The British authorities disarmed the Jewish settlers completely even though they knew that the Arabs had fixed August 23, 1929 as Der Tag. With unbelievable savagery, the police broke up a procession of Jewish mourners who were carrying a coffin of a seventeen year old boy stabbed to death by rioters. The Arabs took their cue. From every corner of Palestine, Arabs swarmed into Jerusalem armed with guns, knives, and clubs - the old war cry was on their lips: El Daula Manna... The Government is with us.

The administration and the police did nothing. Martial law was not proclaimed. The pogromists were not disarmed. Jews were murdered under the eyes of the British Officials who were watching from the balcony of the Government House. The Acting High Commissioner cold bloodily informed the Zionist deputation that went to beg for help that he had been "given orders not to shoot."

At that point, Betar took over. Betar uncovered its long concealed stores of arms and clubs and went out to defend Jerusalem. A group of visiting Oxford students did their best to redeem the good name of England by ranging themselves at Betar's side.

Within twenty-four hours, peace returned to the Holy City. The Arabs fled in confusion, and focussed their attention to the disarmed colonies far outside Jerusalem. The Palestine Administration of course avenged their defeat by charging the defenders of Jerusalem with illegal possession of arms and the "murder" of Arabs.

But the plot to convert Jerusalem into a mass graveyard for Jews had been frustrated.

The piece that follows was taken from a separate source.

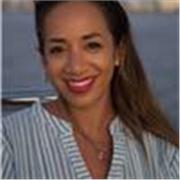 ESL Tutor from England and flight attendant!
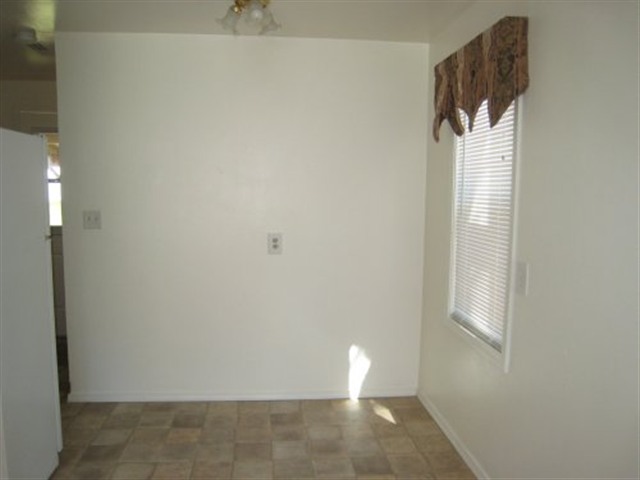5918  N Driscoll Blvd - Photo 4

Betar had stamped out the long prepared massacre in the enemy's blood, and had saved the honor of the Yishuv in the "Baptism of Fire."

Since that date in 1929, and until 1946, when the Irgun took over the responsibility, Betar's Plugat HaKotel, the Platoon of the Wall, defended the Wailing Wall and made it safe for Jews to worship at the remains of our ancient Holy Temple.

Because of Betar's brave and noble task, the State of Israel gave the building that housed the Betarim who defended the worshipers to Betar. Today, Bet Plugat Hakotel is the Betar house in the Old City of Jerusalem - a living testimony the vital role Betar played in the establishment of the State of Israel.